##### Text shown #####

In [1]: import pandas as pd
...: import numpy as np
...:
In [2]: pd.__version__
Out[2]: '0.20.3'
In [3]:
In [3]: a = pd.DataFrame( np.random.random(100).reshape(10,10) )
In [4]: a.iloc[:,0] = "a_str"
In [5]: a.iloc[3:10,0] = "b_str"
In [6]: def f(group):
...: print( type( group) )
...: print( group.shape )
...: print( "done this function" )
...:
In [7]: a.groupby(0 , axis = 0).apply(f)
<class 'pandas.core.frame.DataFrame'>
(3, 10)
done this function
<class 'pandas.core.frame.DataFrame'>
(3, 10)
done this function
<class 'pandas.core.frame.DataFrame'>
(7, 10)
done this function
Out[7]:
Empty DataFrame
Columns: []
Index: []
In [8]: a.iloc[:,0]
Out[8]:
0 a_str
1 a_str
2 a_str
3 b_str
4 b_str
5 b_str
6 b_str
7 b_str
8 b_str
9 b_str
Name: 0, dtype: object
In [9]: set(a.iloc[:,0].values)
Out[9]: {'a_str', 'b_str'}
Problem description
the DataFrame is grouped by the first coloum, and then it applied a function. The first apply will perform twice. Is it a bug or something wrong with my code?
I have also tried different str named column it will do it twice as well.
Best wishes, Yilang.
Comment From: jreback
see the big read box:http://pandas.pydata.org/pandas-docs/stable/groupby.html#flexible-apply this is an implementation detail.
Comment From: cyrushu
Thanks a lot~

#####

= Problem description =
Answer these about the pandas groupby issue above:
1. What pandas version does the session report?
2. What set of values does the first column contain?
3. What does jreback call the repeated first apply?

##### Data shown #####

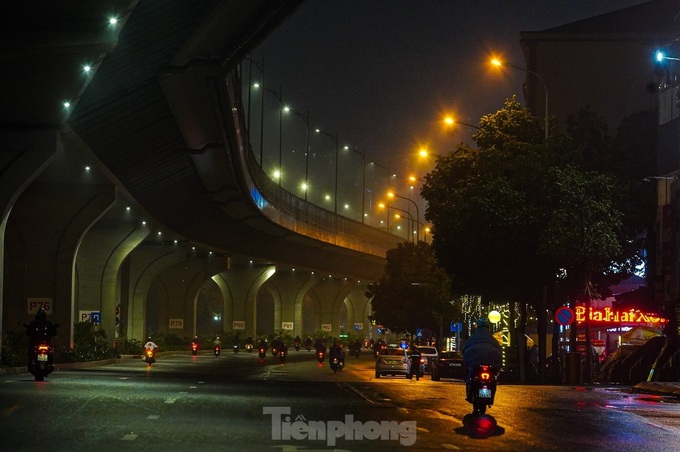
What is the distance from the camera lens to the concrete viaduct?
2645 centimetres

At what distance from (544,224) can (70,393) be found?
79.9ft

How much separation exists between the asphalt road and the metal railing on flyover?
13.3 m

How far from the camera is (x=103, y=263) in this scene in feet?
227

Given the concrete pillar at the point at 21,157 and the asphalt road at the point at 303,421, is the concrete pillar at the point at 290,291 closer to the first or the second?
the concrete pillar at the point at 21,157

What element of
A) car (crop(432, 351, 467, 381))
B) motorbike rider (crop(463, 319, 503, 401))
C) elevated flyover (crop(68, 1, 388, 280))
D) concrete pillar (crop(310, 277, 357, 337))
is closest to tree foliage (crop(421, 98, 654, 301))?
car (crop(432, 351, 467, 381))

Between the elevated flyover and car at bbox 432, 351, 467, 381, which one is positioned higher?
the elevated flyover

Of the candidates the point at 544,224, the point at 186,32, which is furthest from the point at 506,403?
the point at 544,224

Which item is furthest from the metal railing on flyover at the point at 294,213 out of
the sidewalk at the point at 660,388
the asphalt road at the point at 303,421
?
the sidewalk at the point at 660,388

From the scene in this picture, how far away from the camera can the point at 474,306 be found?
64.8 metres

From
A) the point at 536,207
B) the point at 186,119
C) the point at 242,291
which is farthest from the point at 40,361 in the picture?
the point at 242,291

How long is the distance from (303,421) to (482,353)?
329 cm

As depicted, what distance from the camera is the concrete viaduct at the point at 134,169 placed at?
86.8ft

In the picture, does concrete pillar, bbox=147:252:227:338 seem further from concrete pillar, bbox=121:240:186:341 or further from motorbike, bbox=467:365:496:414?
motorbike, bbox=467:365:496:414

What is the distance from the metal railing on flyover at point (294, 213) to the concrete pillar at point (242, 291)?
1016 centimetres
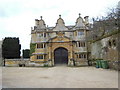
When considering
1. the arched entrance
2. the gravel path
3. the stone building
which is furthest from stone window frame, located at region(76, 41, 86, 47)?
the gravel path

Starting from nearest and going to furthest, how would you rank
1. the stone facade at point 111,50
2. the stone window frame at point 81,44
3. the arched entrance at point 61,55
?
the stone facade at point 111,50 → the stone window frame at point 81,44 → the arched entrance at point 61,55

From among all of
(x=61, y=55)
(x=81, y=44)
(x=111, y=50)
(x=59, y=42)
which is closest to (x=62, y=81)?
Result: (x=111, y=50)

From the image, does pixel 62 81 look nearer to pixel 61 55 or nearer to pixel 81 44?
pixel 81 44

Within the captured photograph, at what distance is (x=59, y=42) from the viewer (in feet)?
108

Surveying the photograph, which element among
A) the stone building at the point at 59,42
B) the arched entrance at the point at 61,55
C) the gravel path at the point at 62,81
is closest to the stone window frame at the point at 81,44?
the stone building at the point at 59,42

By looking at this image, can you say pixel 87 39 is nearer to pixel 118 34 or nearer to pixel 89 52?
pixel 89 52

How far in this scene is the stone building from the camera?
32.6 metres

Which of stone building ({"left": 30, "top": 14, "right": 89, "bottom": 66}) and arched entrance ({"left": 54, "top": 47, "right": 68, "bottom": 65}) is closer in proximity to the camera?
stone building ({"left": 30, "top": 14, "right": 89, "bottom": 66})

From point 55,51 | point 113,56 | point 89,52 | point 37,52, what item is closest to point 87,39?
Answer: point 89,52

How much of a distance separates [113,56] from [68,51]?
1417cm

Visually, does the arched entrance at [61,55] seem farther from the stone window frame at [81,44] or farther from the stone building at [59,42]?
the stone window frame at [81,44]

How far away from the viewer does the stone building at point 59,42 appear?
32.6 m

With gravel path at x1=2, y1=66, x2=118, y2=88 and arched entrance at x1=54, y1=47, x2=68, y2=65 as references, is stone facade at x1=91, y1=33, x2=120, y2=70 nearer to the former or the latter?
gravel path at x1=2, y1=66, x2=118, y2=88

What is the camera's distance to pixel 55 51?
35.3m
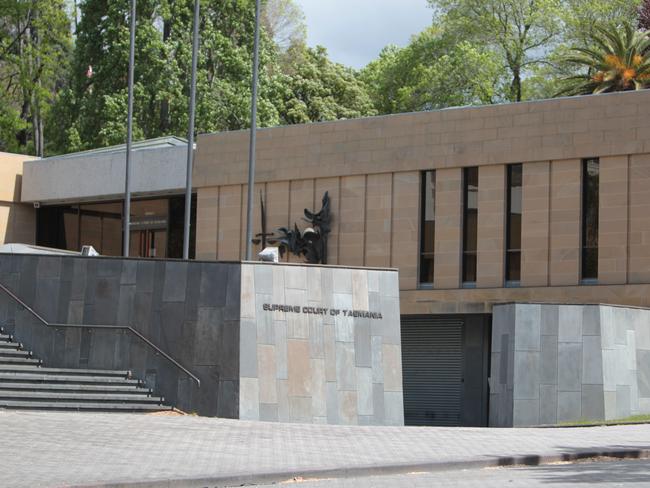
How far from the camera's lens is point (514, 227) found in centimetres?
3591

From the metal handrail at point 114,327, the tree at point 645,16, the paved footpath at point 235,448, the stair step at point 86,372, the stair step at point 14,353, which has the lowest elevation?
the paved footpath at point 235,448

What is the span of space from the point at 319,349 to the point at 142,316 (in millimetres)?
3612

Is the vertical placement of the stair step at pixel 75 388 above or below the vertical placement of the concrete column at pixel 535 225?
below

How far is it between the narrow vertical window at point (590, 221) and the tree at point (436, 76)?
83.6 ft

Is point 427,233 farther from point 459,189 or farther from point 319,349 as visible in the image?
point 319,349

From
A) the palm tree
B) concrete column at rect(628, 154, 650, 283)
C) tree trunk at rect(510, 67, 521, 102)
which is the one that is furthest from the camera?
tree trunk at rect(510, 67, 521, 102)

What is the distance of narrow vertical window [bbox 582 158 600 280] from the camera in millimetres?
34438

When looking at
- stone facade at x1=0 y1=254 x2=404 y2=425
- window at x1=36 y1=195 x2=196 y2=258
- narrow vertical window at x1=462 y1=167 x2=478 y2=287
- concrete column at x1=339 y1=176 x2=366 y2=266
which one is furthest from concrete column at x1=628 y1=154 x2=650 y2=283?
window at x1=36 y1=195 x2=196 y2=258

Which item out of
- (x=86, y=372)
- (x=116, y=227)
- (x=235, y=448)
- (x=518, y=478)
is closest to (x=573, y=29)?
(x=116, y=227)

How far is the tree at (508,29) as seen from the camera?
199 feet

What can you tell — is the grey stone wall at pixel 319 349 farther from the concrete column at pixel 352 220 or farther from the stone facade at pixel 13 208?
the stone facade at pixel 13 208

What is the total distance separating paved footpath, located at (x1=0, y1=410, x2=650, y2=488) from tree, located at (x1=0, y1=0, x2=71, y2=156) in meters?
39.9

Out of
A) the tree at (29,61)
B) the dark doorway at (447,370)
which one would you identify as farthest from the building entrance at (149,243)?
the tree at (29,61)

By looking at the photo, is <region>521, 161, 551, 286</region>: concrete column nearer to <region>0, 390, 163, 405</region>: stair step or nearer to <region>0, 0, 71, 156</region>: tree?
<region>0, 390, 163, 405</region>: stair step
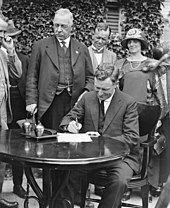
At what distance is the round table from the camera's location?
2.97 metres

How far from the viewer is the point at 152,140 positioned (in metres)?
4.08

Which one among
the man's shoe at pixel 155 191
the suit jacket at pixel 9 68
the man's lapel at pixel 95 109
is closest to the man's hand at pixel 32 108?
the suit jacket at pixel 9 68

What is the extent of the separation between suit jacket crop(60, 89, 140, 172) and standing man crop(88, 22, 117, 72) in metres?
1.39

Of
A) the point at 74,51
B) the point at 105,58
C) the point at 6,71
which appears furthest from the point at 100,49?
the point at 6,71

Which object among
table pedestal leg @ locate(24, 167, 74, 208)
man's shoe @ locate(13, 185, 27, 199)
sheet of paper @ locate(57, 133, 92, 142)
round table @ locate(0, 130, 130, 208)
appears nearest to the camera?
round table @ locate(0, 130, 130, 208)

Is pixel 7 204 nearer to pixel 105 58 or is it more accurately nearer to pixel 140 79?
pixel 140 79

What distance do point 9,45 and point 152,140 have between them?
1558mm

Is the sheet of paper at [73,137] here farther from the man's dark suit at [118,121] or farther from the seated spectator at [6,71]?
the seated spectator at [6,71]

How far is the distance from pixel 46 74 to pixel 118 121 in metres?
1.02

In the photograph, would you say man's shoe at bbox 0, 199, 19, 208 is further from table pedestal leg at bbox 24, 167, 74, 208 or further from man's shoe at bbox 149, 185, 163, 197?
man's shoe at bbox 149, 185, 163, 197

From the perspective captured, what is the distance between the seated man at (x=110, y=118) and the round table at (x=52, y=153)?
0.68ft

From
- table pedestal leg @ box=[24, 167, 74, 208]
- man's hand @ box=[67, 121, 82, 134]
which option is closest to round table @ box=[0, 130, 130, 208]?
table pedestal leg @ box=[24, 167, 74, 208]

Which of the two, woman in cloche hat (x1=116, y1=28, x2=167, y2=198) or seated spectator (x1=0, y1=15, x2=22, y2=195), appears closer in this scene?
seated spectator (x1=0, y1=15, x2=22, y2=195)

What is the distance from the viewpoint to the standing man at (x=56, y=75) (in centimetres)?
454
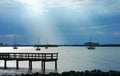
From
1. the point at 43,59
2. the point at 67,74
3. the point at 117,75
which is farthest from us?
the point at 43,59

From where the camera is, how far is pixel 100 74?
4259 cm

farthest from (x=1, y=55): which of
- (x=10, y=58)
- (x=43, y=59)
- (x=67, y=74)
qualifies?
(x=67, y=74)

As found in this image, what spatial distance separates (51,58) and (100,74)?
2243 cm

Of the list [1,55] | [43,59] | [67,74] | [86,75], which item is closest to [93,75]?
[86,75]

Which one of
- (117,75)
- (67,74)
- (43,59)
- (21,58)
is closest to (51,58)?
(43,59)

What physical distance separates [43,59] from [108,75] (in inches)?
903

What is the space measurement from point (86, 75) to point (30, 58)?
2367cm

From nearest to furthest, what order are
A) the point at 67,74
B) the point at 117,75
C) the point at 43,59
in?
1. the point at 117,75
2. the point at 67,74
3. the point at 43,59

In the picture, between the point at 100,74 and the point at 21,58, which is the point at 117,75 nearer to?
the point at 100,74

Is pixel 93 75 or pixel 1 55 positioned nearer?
pixel 93 75

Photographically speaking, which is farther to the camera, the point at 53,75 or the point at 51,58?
the point at 51,58

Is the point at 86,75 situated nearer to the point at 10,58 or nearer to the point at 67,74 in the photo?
the point at 67,74

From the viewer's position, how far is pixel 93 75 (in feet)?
139

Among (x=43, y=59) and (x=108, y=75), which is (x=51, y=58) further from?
(x=108, y=75)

#####

= Task output =
1. 0.20.3
2. {'a_str', 'b_str'}
3. An implementation detail